You can see the difference in mindset. What causes the Early Adopters to buy something is completely different than those of the Majority. The Early Adopters do it to be different. The Majority does it because it’s safe – other people have done it and have gotten good results. Gladwell argues that when an idea reaches that chasm, it is crucial that the Connectors, Mavens, and Salesmen are on board to translate these ideas from a select few to something the mainstream will understand.
Gladwell also stresses that reaching the Tipping Point is not about making broad sweeping changes. Usually, it only takes a handful of smaller changes to push an epidemic over the Tipping Point and have it spread.

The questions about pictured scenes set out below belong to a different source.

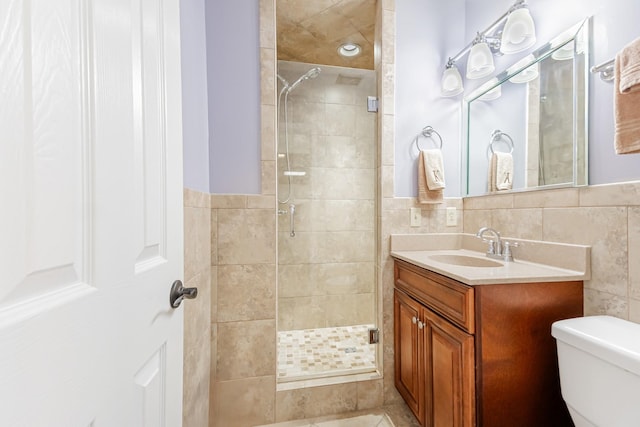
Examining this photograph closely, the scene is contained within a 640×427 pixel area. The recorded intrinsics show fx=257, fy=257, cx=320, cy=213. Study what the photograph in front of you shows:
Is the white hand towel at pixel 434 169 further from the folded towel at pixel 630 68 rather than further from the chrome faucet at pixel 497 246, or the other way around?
the folded towel at pixel 630 68

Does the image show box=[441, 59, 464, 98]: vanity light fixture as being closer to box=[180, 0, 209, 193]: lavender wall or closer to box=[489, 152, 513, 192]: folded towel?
box=[489, 152, 513, 192]: folded towel

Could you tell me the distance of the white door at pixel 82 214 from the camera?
264 millimetres

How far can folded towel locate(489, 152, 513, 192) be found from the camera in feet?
4.64

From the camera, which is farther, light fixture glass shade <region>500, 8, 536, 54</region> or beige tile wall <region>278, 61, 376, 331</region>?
beige tile wall <region>278, 61, 376, 331</region>

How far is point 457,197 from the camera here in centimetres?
171

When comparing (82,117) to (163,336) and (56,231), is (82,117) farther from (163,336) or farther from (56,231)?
(163,336)

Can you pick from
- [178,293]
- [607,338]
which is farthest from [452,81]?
[178,293]

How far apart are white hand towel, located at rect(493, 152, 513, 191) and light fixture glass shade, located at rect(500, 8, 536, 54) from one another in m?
0.54

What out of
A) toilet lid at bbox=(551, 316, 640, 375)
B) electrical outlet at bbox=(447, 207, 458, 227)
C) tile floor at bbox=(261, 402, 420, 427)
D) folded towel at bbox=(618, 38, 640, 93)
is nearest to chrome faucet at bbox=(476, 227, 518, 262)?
electrical outlet at bbox=(447, 207, 458, 227)

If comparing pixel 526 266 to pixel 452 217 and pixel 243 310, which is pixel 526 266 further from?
pixel 243 310

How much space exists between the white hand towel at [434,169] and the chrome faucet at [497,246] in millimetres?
368

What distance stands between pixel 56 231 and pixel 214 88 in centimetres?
136

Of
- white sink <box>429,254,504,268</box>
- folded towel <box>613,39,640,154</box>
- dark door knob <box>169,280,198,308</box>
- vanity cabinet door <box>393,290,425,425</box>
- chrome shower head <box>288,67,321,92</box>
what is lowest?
vanity cabinet door <box>393,290,425,425</box>

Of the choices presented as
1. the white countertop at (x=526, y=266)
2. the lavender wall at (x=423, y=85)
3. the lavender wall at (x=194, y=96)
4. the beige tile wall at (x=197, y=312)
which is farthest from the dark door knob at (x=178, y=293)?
the lavender wall at (x=423, y=85)
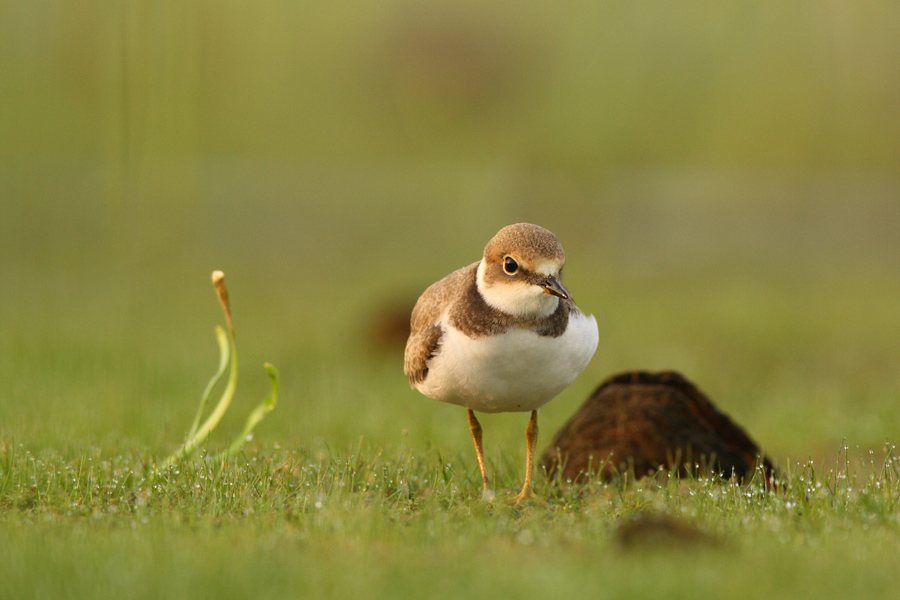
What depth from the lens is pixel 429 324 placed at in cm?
597

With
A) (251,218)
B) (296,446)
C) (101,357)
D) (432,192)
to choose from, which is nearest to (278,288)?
(251,218)

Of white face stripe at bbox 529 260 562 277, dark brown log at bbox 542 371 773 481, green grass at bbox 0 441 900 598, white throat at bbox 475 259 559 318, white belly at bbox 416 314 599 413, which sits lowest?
green grass at bbox 0 441 900 598

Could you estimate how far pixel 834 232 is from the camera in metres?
23.1

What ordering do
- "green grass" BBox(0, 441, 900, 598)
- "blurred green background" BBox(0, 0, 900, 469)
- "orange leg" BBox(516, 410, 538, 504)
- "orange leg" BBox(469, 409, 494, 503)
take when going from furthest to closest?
"blurred green background" BBox(0, 0, 900, 469), "orange leg" BBox(516, 410, 538, 504), "orange leg" BBox(469, 409, 494, 503), "green grass" BBox(0, 441, 900, 598)

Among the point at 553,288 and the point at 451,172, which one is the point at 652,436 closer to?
the point at 553,288

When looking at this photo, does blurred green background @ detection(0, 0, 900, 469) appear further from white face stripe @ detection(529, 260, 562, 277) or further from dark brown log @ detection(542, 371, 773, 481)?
white face stripe @ detection(529, 260, 562, 277)

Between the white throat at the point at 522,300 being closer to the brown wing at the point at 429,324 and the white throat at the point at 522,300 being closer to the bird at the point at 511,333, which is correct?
the bird at the point at 511,333

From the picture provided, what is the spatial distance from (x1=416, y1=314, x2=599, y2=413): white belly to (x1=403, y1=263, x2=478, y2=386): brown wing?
102mm

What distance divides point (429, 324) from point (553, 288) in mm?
1113

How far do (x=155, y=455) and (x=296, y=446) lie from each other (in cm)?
107

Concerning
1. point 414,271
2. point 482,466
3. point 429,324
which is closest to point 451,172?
point 414,271

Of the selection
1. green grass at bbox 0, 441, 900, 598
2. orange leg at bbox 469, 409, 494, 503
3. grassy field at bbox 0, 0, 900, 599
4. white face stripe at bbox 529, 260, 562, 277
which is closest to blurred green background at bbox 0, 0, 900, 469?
grassy field at bbox 0, 0, 900, 599

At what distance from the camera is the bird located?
5.28 metres

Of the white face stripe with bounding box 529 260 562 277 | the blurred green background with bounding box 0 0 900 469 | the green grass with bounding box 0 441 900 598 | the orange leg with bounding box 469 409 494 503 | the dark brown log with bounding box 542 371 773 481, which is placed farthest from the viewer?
the blurred green background with bounding box 0 0 900 469
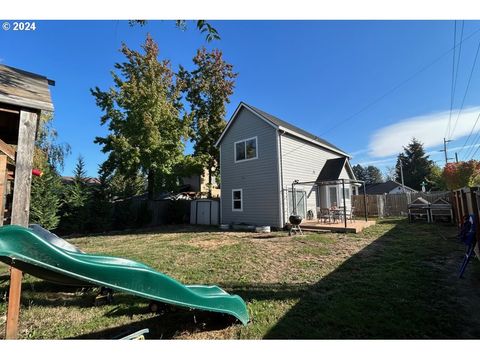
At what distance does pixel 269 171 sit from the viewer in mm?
12992

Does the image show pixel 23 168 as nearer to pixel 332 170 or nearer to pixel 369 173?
pixel 332 170

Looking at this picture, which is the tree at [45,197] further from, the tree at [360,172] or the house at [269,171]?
the tree at [360,172]

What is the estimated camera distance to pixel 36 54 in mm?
8828

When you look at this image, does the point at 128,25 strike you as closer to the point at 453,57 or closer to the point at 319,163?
the point at 453,57

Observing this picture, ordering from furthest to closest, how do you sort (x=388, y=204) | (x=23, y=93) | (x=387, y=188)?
(x=387, y=188)
(x=388, y=204)
(x=23, y=93)

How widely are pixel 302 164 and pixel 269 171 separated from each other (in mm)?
2619

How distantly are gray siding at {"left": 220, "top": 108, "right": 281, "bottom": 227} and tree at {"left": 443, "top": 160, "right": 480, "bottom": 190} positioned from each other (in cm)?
2618

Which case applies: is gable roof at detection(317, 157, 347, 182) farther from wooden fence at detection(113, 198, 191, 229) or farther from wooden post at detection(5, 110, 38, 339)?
wooden post at detection(5, 110, 38, 339)

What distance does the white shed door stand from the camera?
649 inches

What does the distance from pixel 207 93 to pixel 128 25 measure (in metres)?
20.1

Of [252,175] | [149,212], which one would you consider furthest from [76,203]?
[252,175]

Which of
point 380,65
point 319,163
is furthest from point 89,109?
point 380,65

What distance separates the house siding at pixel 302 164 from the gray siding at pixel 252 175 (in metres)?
0.61
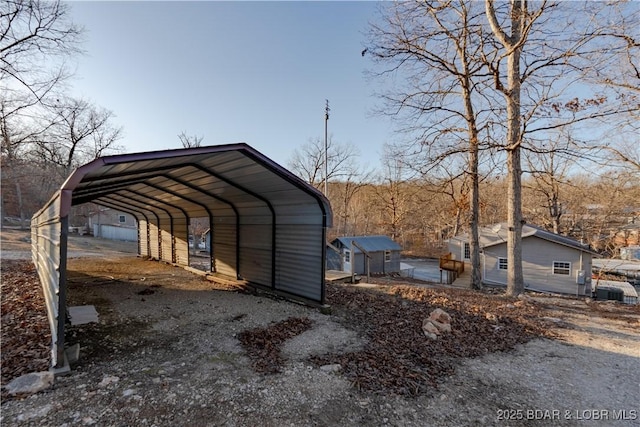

Gladwell’s day job is a writer for The New Yorker, so the book is an easy read filled with anecdotes and case studies across a variety of areas that back up his points. He doesn’t simply focus on marketing but on disease, crime, and other social problems like suicide and teen smoking. Parents of preschoolers will probably find his chapter discussing how children process Sesame Street and Blue’s Clues insightful, and what makes Blue’s Clues so popular.
However, because the book focuses so much on stories rather than hard facts, some of his conclusions can be difficult to swallow. His chapter on teen smoking discusses how teens will continue to experiment no matter what preventative measures we try to take. Instead, we should be focusing on “a safer form of smoking” by finding ways to curb the addiction process (perhaps by making cigarettes with less nicotine) thus making smoking less “sticky.”
Overall, I found the book insightful and recommend it to those who are looking to understand how ideas cross from being popular within a specific subculture to exploding on the mainstream market. Since it was published back in 2000, it has influenced countless business books, so chances are that if you read a lot, you’re already familiar with many of these ideas. I think the most interesting thing about the book is that it does give you a framework for analyzing problems. Big problems don’t seem as overwhelming when you look at them as a series of smaller components that require tweaking. Yet those seemingly insignificant changes can make a drastic difference.